ANNAPOLIS -- Attempting to halt a steady loss of trees that dates to the time Colonial settlers first started cutting them down in Southern Maryland, a House committee approved legislation yesterday that would require developers to plant trees in exchange for trees they cut.
The far-reaching Schaefer administration proposal, which would apply to developments initiated by local or state governments as well those by private developers, also would require the planting of trees on sites where few or no trees existed to start with.
The House bill, a modified Senate reforestation measure, emerged from the Environmental Matters Committee on a surprisingly strong 19-4 vote. Although weaker than the Senate version, supporters uniformly endorsed it, saying it was much stronger than they had expected from the conservative House committee.
Legislators both for and against the legislation credited committee Chairman Ronald A. Guns, D-Cecil -- an Eastern Shoreman not fond of such legislation -- with working out a compromise acceptable to all parties.
Sen. Gerald W. Winegrad, D-Anne Arundel, co-sponsor of the Senate version of the bill, said that he was concerned by some of the House changes, but that even with the House amendments, "this is still probably the most far-reaching tree protection bill on private developers in the United States." He said that more than 90 percent of Maryland was covered in trees during Colonial times, but that now trees shade only 42 percent of the state.

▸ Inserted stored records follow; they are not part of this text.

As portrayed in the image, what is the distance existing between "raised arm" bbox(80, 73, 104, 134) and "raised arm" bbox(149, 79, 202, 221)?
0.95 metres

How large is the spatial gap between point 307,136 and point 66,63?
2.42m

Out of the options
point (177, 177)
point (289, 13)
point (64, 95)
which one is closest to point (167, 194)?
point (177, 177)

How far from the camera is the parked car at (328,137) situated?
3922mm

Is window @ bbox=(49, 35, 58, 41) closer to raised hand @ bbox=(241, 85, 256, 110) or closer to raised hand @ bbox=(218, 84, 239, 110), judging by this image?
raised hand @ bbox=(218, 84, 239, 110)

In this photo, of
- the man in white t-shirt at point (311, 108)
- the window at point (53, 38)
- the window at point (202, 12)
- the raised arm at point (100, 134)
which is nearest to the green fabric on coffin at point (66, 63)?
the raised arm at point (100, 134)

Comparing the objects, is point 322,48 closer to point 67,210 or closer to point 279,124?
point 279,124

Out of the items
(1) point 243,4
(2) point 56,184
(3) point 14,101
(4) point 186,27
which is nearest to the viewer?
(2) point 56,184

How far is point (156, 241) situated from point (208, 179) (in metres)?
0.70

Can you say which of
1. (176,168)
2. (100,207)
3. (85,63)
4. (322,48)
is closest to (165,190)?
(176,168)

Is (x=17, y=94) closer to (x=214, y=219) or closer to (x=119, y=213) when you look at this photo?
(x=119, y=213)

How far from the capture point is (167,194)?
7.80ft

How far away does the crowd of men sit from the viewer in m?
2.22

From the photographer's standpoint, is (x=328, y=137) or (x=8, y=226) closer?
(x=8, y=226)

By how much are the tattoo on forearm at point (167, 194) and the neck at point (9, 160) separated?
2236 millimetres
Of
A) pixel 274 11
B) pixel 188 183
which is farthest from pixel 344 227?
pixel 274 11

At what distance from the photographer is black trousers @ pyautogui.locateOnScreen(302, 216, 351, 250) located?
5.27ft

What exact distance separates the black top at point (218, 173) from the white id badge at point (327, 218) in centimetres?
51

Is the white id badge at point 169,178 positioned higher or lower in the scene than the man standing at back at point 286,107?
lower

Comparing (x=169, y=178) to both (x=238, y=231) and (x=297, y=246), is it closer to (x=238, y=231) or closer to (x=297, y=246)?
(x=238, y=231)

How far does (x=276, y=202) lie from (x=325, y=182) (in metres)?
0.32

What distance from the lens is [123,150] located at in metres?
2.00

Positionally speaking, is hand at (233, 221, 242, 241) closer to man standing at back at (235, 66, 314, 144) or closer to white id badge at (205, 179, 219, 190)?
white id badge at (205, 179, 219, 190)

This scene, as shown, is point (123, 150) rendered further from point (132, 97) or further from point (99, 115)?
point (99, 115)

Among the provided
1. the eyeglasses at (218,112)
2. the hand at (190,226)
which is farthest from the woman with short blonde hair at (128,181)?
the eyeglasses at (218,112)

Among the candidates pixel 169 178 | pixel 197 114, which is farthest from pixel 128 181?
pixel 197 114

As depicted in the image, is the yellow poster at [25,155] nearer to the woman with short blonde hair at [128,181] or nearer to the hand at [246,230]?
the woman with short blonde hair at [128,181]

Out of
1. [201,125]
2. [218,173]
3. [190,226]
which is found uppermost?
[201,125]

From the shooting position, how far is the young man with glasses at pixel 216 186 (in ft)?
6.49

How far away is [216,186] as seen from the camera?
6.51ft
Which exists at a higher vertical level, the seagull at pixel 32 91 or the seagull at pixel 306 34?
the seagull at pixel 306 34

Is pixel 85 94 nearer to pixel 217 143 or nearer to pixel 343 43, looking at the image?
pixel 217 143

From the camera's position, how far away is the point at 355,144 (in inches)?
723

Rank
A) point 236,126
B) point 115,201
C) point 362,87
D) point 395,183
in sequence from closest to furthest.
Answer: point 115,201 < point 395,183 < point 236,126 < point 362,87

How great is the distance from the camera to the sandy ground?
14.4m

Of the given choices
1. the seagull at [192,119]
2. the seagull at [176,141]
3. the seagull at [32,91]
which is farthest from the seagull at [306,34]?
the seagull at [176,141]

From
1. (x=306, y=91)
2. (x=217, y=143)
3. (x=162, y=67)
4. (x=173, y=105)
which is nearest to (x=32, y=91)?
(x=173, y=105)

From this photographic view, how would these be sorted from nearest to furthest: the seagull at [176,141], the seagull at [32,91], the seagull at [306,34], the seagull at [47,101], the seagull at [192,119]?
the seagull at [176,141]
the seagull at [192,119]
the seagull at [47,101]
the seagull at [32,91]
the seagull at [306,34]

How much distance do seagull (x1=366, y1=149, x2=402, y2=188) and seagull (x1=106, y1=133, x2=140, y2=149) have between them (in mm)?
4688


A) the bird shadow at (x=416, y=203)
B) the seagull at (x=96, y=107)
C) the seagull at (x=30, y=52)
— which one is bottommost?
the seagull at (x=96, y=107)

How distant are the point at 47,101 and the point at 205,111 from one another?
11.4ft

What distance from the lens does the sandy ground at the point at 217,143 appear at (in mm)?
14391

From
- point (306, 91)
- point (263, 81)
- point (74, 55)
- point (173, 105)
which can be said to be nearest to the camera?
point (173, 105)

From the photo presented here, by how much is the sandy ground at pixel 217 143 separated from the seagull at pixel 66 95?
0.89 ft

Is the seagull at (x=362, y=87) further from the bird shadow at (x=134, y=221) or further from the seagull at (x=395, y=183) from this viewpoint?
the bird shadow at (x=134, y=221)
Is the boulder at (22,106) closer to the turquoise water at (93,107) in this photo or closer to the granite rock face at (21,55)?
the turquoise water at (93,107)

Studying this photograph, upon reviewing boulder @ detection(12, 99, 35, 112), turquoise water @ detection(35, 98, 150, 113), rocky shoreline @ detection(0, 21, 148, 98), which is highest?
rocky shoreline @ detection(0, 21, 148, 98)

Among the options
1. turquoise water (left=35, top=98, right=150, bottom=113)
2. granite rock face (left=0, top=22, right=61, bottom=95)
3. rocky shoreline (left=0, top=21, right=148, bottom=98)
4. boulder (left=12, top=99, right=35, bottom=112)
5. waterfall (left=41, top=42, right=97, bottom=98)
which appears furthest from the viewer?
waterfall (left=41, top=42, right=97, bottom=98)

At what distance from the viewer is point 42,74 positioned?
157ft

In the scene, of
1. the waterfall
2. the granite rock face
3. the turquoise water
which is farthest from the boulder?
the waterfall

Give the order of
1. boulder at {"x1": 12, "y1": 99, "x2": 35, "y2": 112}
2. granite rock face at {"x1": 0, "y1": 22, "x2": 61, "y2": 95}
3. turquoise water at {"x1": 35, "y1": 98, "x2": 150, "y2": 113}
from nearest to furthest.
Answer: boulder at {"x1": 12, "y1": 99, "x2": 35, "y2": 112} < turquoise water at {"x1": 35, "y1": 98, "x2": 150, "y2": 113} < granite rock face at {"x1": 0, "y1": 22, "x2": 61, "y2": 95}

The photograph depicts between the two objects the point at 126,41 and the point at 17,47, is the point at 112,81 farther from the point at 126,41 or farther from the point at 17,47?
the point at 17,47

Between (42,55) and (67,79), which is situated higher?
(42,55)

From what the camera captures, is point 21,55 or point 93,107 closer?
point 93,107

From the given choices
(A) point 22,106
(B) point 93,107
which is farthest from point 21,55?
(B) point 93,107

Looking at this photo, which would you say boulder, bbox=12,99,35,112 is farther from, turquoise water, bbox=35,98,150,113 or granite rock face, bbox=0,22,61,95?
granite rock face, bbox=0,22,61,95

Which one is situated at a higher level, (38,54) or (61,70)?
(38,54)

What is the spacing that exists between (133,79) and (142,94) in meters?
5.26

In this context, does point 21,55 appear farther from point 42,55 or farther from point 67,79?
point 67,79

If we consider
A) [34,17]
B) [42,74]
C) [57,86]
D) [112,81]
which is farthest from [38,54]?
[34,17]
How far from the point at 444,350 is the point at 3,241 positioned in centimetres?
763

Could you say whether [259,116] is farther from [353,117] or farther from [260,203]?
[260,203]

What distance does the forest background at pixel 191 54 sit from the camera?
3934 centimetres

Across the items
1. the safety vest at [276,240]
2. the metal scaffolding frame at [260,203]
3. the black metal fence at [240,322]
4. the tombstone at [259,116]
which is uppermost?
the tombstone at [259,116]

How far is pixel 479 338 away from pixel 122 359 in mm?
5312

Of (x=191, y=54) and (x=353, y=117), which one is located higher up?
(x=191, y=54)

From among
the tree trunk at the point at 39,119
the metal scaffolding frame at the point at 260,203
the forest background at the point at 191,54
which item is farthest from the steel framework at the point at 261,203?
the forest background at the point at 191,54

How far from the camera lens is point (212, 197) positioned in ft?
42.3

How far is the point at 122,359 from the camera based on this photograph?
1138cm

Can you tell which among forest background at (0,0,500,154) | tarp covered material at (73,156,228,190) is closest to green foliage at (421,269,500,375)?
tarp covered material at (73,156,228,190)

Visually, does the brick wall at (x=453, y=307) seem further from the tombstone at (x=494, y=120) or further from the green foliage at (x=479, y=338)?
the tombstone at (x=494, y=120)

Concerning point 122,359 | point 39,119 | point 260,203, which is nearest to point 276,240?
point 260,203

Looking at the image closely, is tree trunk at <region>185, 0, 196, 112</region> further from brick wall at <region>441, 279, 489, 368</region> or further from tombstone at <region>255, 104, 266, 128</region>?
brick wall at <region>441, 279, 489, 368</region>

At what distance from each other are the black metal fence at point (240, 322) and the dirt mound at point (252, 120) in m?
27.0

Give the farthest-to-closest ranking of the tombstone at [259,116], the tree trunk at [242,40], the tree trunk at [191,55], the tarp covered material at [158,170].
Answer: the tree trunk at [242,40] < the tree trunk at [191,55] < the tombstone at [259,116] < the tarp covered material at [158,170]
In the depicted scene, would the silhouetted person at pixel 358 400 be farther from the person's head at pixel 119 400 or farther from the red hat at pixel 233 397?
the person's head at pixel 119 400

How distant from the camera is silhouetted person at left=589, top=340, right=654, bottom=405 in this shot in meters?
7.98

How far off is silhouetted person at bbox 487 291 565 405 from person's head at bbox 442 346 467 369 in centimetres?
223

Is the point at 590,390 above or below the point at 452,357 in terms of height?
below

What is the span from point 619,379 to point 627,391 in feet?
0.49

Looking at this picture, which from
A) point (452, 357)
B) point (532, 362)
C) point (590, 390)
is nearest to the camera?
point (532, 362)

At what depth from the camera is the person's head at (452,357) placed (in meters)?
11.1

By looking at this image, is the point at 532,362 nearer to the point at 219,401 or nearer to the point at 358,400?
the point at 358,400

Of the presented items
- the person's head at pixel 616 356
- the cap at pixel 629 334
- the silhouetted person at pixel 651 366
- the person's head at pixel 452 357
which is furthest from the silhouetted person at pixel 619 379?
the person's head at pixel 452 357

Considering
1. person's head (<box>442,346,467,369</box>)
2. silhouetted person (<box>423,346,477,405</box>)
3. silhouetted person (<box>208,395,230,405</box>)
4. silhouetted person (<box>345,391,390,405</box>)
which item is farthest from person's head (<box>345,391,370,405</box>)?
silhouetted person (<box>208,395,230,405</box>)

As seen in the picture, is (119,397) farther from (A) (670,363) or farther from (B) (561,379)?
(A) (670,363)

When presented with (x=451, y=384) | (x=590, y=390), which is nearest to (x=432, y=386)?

The measure now goes to the full House, where approval is expected, and then to a House-Senate conference committee where differences in the bills must be worked out before the legislature's April 8 midnight adjournment.
Environmentalists have been trying for the past three years to get a tree protection measure passed, arguing that sprawl development has claimed 71,000 acres of tree cover -- or about 14,000 acres a year -- between 1985 and 1990 alone.
Not only do trees contribute aesthetically to the environment, they also serve as filters for air pollution and rain, help hold soils to prevent sediment runoff, and are considered critical to efforts to improve the water quality of the Chesapeake Bay and the state's rivers and streams.
"I think it will have a significant impact on forest conservation in the state," said Delegate Brian E. Frosh, D-Montgomery, chairman of the House's work group on the tree bill.
Under the House version, Garrett and Allegany counties, the state's two mountainous, westernmost counties, would be exempted from the bill because each has more than 200,000 acres of trees. If tree acreage fell below that level, they would be included under the bill's provisions.
Under both the House and Senate versions of the bill, most individual homeowners would be exempted. Any construction activity conducted on single lots of any size would be exempted so long as the activity did not result in the cutting or clearing of more than 40,000 square feet -- or nearly an acre -- of forest.
But developers, government agencies or others wishing to cut 40,000 square feet of forest or more would qualify. The amount of required replanting (or original planting if the site is barren) would depend on the zoning of the parcel and the number of trees the developer wanted to cut.
Developers first would have to prepare a "forest stand delineation" that showed the location, number and species of trees on the parcel. Once that plan was accepted by a state or local government oversight agency, the developers would have to file a plan showing how they intended to conserve the site's trees.
Based on the zoning for each parcel -- such as agricultural, residential, institutional development, commercial or industrial -- a "threshold" percentage would be established. For example, under the House version, the threshold for agricultural use property would be 50 percent; for high density residential development, 20 percent.
Trees cut on a parcel up to the threshold would have to be replaced at a rate of one-quarter of an acre for every acre of trees cut. The more stringent Senate version would require replacement at a rate of half an acre for every acre cut.
Both versions agree that trees cut beyond the threshold level would have to be replaced at a rate of two acres for every acre cut.
Developers who for some reason could not replant would have to pay a fee into a reforestation fund at a rate of $4,356 per acre of trees cut, or 10 cents per square foot. The Senate version would have required a higher penalty, $6,534 per acre, or 15 cents per square foot.
"If you make the payment too low, developers will just opt to pay and clear the trees," Senator Winegrad said.